You are viewing a plain text version of this content. The canonical link for it is here.
Posted to dev@airflow.apache.org by Alex Van Boxel <al...@vanboxel.be> on 2016/12/02 12:55:35 UTC

Airflow-GCP for Google Container Engine

Hi all,

I think I pulled it off to have kind of "one-execute" install of Airflow on
Google Container Engine. Personally I find this my preferred setup (because
I can have a production environment and staging environment). It's what I
use for our production/staging setup. I think someone else could pull it
off with everything in this repo:

https://github.com/alexvanboxel/airflow-gcp-k8s

It has a README that should be enough to get it setup.

Now I'll work on my sync'er so my dags will refresh as soon as I push to
git :-)

Re: Airflow-GCP for Google Container Engine

Posted by Koen Mevissen <km...@travix.com>.
Hey Alex, with resource management I meant the Pod CPU and Memory limits
<http://kubernetes.io/docs/admin/limitrange/> which can be set in k8s
deployments. By default the pods will use all available resources on the
node it's on. In theory this could mean a pod ends up by itself on 1 node
when it consumes a lot of resources.

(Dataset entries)
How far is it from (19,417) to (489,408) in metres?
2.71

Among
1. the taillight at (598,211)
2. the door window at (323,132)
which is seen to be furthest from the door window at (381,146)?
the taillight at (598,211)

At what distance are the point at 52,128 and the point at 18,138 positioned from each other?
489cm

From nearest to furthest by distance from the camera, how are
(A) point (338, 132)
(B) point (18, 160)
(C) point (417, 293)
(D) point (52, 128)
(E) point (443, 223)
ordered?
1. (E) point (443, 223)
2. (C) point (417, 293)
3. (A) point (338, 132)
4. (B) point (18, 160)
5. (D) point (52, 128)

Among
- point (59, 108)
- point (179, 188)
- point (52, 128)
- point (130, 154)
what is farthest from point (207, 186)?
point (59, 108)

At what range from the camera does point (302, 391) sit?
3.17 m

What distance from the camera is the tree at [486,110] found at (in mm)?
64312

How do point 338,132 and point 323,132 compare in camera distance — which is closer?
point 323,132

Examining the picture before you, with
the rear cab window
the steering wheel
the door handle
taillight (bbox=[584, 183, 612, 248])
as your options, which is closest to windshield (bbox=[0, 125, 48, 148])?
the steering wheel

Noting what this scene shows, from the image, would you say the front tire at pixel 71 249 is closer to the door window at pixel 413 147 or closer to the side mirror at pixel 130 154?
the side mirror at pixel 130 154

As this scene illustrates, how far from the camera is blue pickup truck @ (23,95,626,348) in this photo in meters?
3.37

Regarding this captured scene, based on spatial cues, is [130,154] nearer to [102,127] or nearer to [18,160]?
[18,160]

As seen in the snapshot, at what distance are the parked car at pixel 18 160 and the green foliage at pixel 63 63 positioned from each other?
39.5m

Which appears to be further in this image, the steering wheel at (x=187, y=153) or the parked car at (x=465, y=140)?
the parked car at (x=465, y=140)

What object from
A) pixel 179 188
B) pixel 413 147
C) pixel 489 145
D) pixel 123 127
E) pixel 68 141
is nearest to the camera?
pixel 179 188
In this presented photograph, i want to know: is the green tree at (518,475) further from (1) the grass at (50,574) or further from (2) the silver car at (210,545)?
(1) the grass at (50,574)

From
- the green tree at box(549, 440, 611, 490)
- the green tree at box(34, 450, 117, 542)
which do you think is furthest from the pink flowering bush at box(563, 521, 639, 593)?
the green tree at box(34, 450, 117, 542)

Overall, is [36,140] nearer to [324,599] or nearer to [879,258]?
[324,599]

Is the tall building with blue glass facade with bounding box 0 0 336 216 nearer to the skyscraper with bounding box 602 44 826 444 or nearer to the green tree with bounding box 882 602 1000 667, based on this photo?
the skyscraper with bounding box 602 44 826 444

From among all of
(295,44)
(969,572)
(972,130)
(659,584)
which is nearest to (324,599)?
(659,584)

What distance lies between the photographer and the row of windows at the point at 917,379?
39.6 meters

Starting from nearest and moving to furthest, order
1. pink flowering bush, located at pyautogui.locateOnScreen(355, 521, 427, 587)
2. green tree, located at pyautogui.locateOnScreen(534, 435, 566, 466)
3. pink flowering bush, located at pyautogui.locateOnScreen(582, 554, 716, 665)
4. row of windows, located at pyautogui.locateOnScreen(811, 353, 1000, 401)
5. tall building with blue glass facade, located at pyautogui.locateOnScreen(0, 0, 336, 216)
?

■ PROBLEM SET
1 – Repeat the Airflow thread between "Now I'll work" and "lot of resources.", inclusive, with "node" changed to "machine".
2 – Using the Airflow thread, mark each statement yes or no and quote the words that settle it: (a) The repository includes a README meant to be enough for setup. (b) By default, pods are limited to half of a node's resources. (c) Alex uses the setup for both production and staging.
3 – According to the Airflow thread, what does Alex plan to work on next?
The listing plays no part in any of this.

■ SOLUTIONS BY TASK
1 –
Now I'll work on my sync'er so my dags will refresh as soon as I push to
git :-)

Re: Airflow-GCP for Google Container Engine

Posted by Koen Mevissen <km...@travix.com>.
Hey Alex, with resource management I meant the Pod CPU and Memory limits
<http://kubernetes.io/docs/admin/limitrange/> which can be set in k8s
deployments. By default the pods will use all available resources on the
machine it's on. In theory this could mean a pod ends up by itself on 1 machine
when it consumes a lot of resources.

2 –
(a) Yes: "It has a README that should be enough to get it setup."
(b) No: "By default the pods will use all available resources on the node it's on."
(c) Yes: "It's what I use for our production/staging setup."

3 – A sync'er that refreshes the dags as soon as a push is made to git.